Supplied material

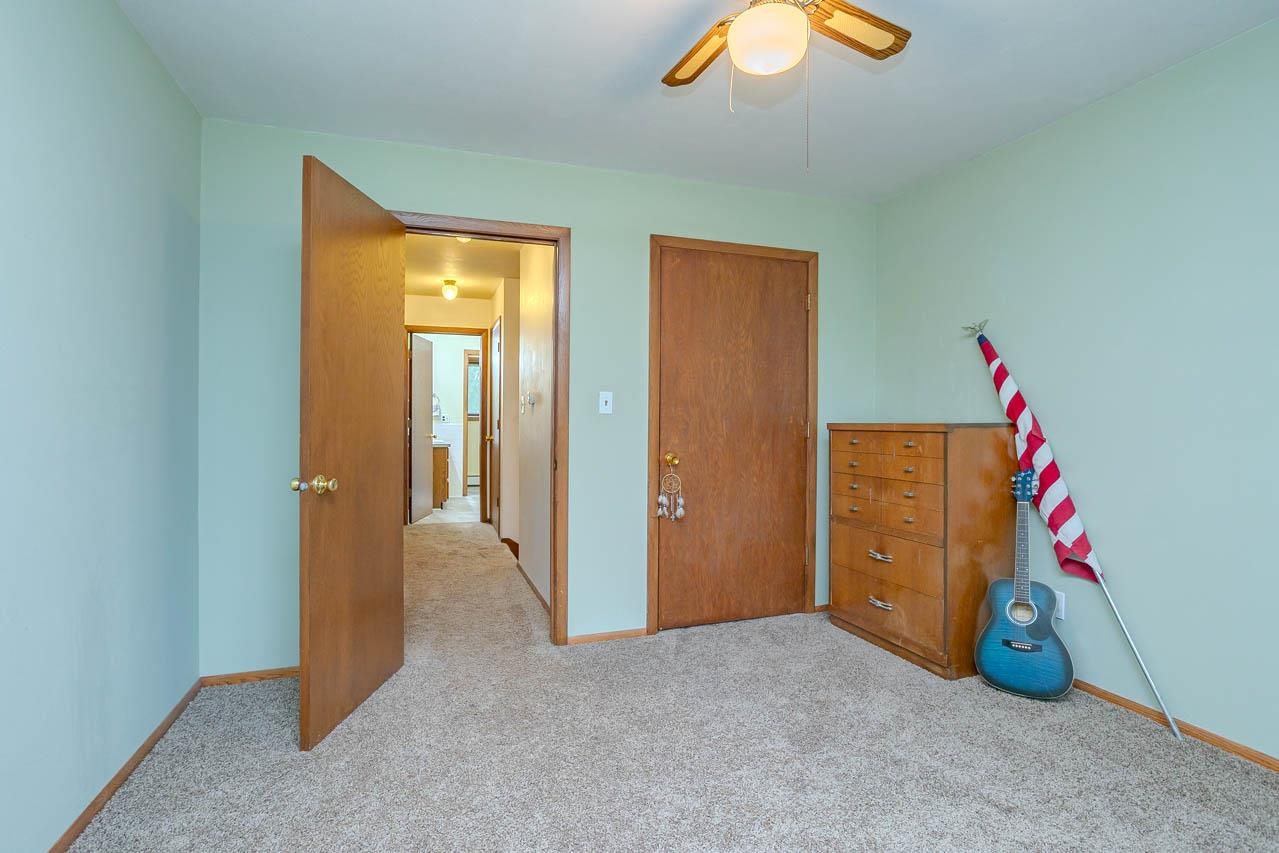 707 COUNTRY CLUB ROAD, Schofield, Wisconsin 54476, 3 Bedrooms Bedrooms, ,2 BathroomsBathrooms,Residential,For Sale,707 COUNTRY CLUB ROAD,22603944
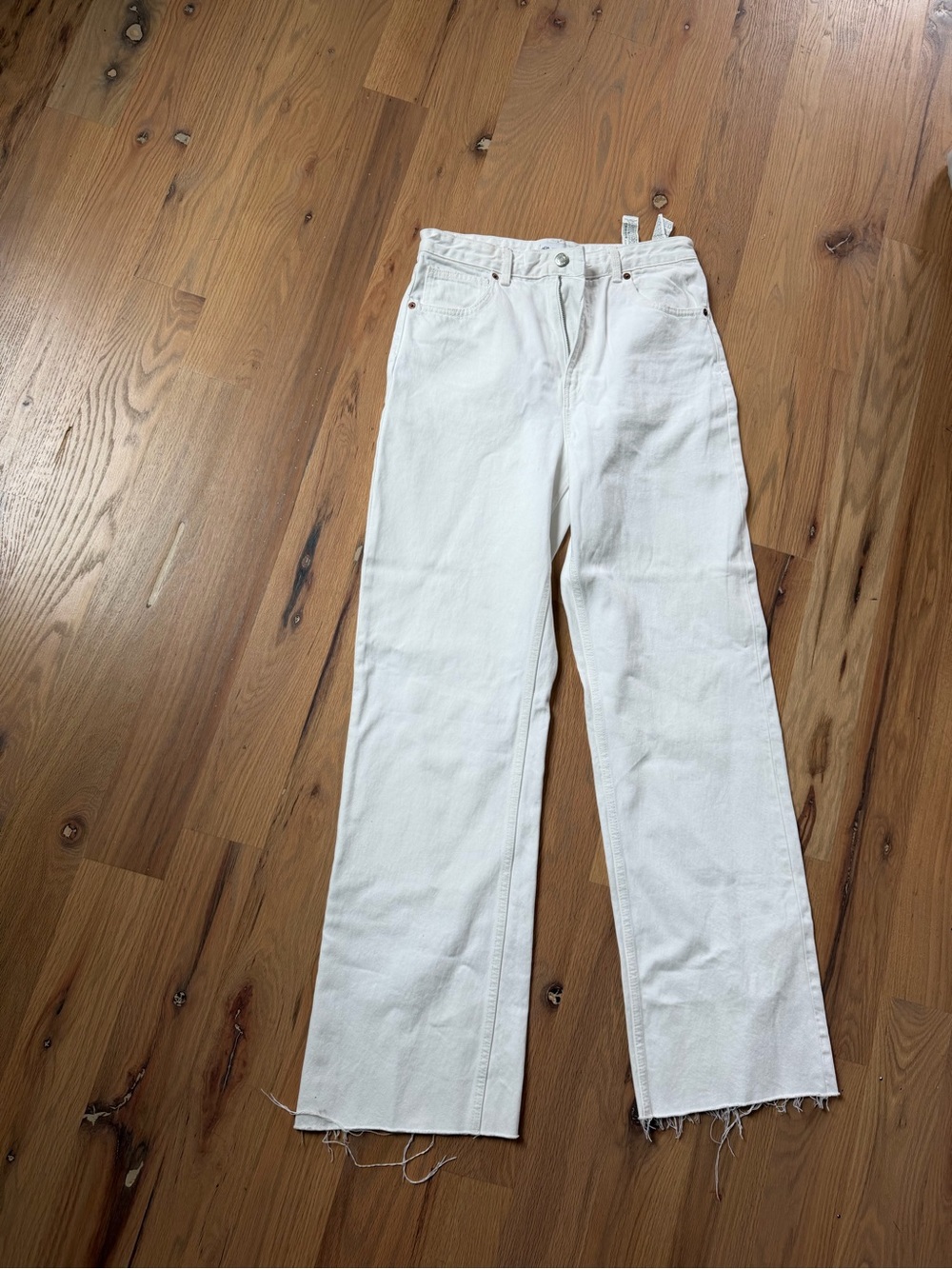 Zara White Straight-Leg Raw-Hem Jeans for Women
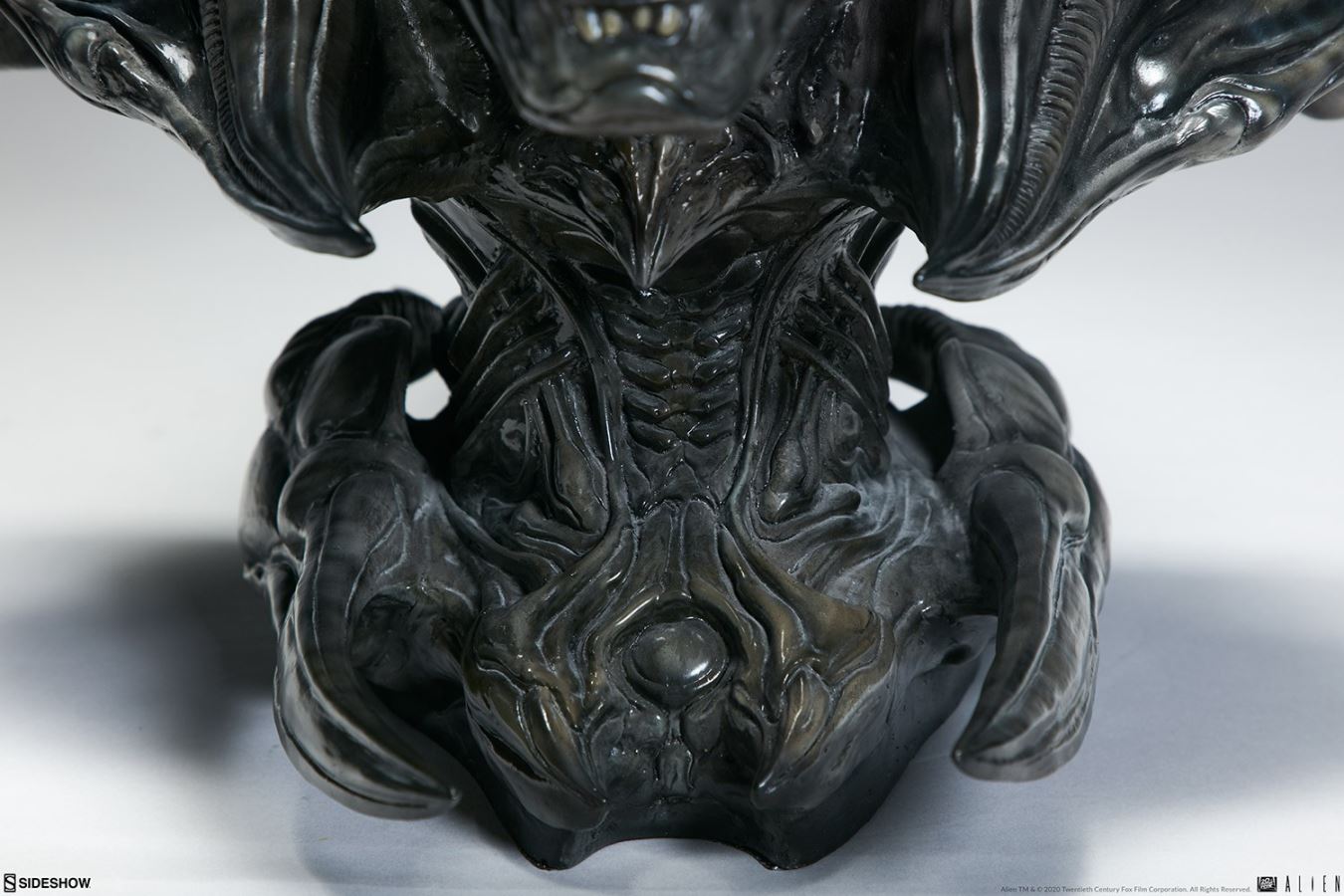 16.75 inch Alien Xenomorph Parasite Mythos Alien Bust (#400323)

The problem
The whole listing above is to be repeated exactly, apart from its pictures.

Your response
 707 COUNTRY CLUB ROAD, Schofield, Wisconsin 54476, 3 Bedrooms Bedrooms, ,2 BathroomsBathrooms,Residential,For Sale,707 COUNTRY CLUB ROAD,22603944
 Zara White Straight-Leg Raw-Hem Jeans for Women
 16.75 inch Alien Xenomorph Parasite Mythos Alien Bust (#400323)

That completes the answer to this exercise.